Figure 5. Mitochondrial Complex I expression and oxidative stress in lung micrometastases.

(A) Gene Ontology (GO) analysis of biological processes (BP) of genes that were upregulated in MDA231 lung micrometastases compared to brain micrometastases or mammary tumors. The top functional groups and their corresponding pvalues are shown (n = 3); (B) Gene Set Enrichment Analysis (GSEA) analysis of nuclear Complex I genes was performed for the genes identified by Flura-seq in the indicated pairs of MDA231 lung and brain micrometastases and mammary tumors. p-Values were calculated by random permutations; (C) Oxidative stress in lung and brain tissue sections containing micrometastases were examined by IHC using anti-4-HNE antibody. Scale bars, 100 μm (top) and 20 μm (bottom); (D) Heatmap representation of the expression of genes encoding known antioxidant factors in MDA231 tumors from the indicated organs. The highlighted genes were also upregulated in clinical samples of lung metastasis from breast cancer patients (Figure 6D); (E) IHC analysis of GPX1, an antioxidant gene product identified by Flura-seq to be selectively upregulated in lung micrometastases. Scale bars, 100 μm (top) and 20 μm (bottom); (F) IHC analysis of NRF2 in lung and brain micrometastases. Scale bars, 100 μm (top) and 20 μm (bottom); (G) GSEA analysis of the NRF2 response gene signature applied to Flura-seq data from the indicated pairs of MDA231 lung and brain micrometastases and mammary tumors (n = 3). p-Values were calculated by random permutations.
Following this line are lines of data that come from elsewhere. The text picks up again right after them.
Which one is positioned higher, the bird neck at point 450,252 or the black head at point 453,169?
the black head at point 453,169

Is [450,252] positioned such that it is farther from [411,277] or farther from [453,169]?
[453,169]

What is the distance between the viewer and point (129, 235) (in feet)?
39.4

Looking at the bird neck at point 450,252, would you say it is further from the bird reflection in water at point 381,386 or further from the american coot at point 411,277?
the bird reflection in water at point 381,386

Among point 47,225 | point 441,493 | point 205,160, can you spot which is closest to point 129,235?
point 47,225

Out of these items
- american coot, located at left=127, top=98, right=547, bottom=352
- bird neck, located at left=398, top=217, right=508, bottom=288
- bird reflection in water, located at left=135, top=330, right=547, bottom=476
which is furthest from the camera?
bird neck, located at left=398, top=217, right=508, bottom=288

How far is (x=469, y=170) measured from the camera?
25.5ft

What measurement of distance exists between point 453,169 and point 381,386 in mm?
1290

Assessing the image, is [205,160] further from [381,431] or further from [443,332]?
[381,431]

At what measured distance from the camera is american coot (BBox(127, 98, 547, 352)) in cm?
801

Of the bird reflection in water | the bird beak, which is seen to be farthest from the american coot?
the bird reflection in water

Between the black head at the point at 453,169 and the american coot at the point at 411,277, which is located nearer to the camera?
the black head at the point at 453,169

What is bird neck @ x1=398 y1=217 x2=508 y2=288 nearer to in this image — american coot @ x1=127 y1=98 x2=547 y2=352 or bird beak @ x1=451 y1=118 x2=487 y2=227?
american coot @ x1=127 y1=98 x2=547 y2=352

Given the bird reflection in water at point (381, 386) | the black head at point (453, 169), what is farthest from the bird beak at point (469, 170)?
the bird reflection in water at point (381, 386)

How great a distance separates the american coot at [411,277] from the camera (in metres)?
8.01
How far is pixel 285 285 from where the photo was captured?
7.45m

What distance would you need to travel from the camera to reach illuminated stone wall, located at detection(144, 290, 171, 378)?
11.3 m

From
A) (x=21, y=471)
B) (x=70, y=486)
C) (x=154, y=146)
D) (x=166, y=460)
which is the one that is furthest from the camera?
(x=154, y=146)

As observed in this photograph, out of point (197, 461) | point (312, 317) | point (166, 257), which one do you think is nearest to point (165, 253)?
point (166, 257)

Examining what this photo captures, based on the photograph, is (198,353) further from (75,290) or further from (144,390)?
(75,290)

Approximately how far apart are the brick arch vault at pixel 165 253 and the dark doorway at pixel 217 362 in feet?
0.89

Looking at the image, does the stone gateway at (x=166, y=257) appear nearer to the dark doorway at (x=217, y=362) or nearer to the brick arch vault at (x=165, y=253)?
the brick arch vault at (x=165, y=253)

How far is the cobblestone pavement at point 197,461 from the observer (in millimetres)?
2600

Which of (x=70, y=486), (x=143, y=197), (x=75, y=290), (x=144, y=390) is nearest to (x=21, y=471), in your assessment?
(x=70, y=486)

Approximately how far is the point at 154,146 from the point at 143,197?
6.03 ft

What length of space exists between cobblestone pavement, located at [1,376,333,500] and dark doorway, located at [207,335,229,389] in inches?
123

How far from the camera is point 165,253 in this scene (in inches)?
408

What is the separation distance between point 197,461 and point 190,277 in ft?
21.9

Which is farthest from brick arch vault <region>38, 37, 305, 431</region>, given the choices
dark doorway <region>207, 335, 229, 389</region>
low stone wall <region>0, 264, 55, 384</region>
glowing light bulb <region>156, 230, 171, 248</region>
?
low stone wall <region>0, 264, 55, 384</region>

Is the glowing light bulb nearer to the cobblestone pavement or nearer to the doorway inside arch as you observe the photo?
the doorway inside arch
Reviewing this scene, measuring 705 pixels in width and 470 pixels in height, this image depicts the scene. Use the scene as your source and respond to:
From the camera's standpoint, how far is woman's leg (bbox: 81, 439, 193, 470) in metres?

Figure 5—figure supplement 1. Differential gene expression in brain and lung micrometastatic cells.

(A) Genes differentially expressed in lung and brain micrometastases relative to mammary fat pad tumors were identified by Flura-seq, and the overlap of the upregulated genes (left) and downregulated genes (right) in the organs are shown. (B, C) Upregulation of Complex I genes and antioxidant response in lung micrometastases is dependent on the tissue microenvironment. MDA231 cells from lung and brain micrometastases, and from mammary tumors were isolated and cultured in vitro under identical conditions, and the expression of Complex I genes (B) and the NRF2 gene signature (C) were subjected to GSEA for the indicated tissue pairs. p-Values were calculated by random permutations.

Figure 5—figure supplement 2. Oxidative stress and antioxidant programs are elevated in lung micrometastases relative to brain micrometastases in HCC1954 xenograft metastasis model.

(A–C) Oxidative stress (A), antioxidant GPX1 (B) and NRF2 (C) in lung and brain tissue sections containing HCC1954 micrometastases were examined by IHC using anti-4-HNE, anti-GPX1 and anti-NRF2 antibodies respectively. Scale bars, 100 μm (top) and 20 μm (bottom) (n = 3). Shown IHCs are from serial sections of organs derived from the same mouse.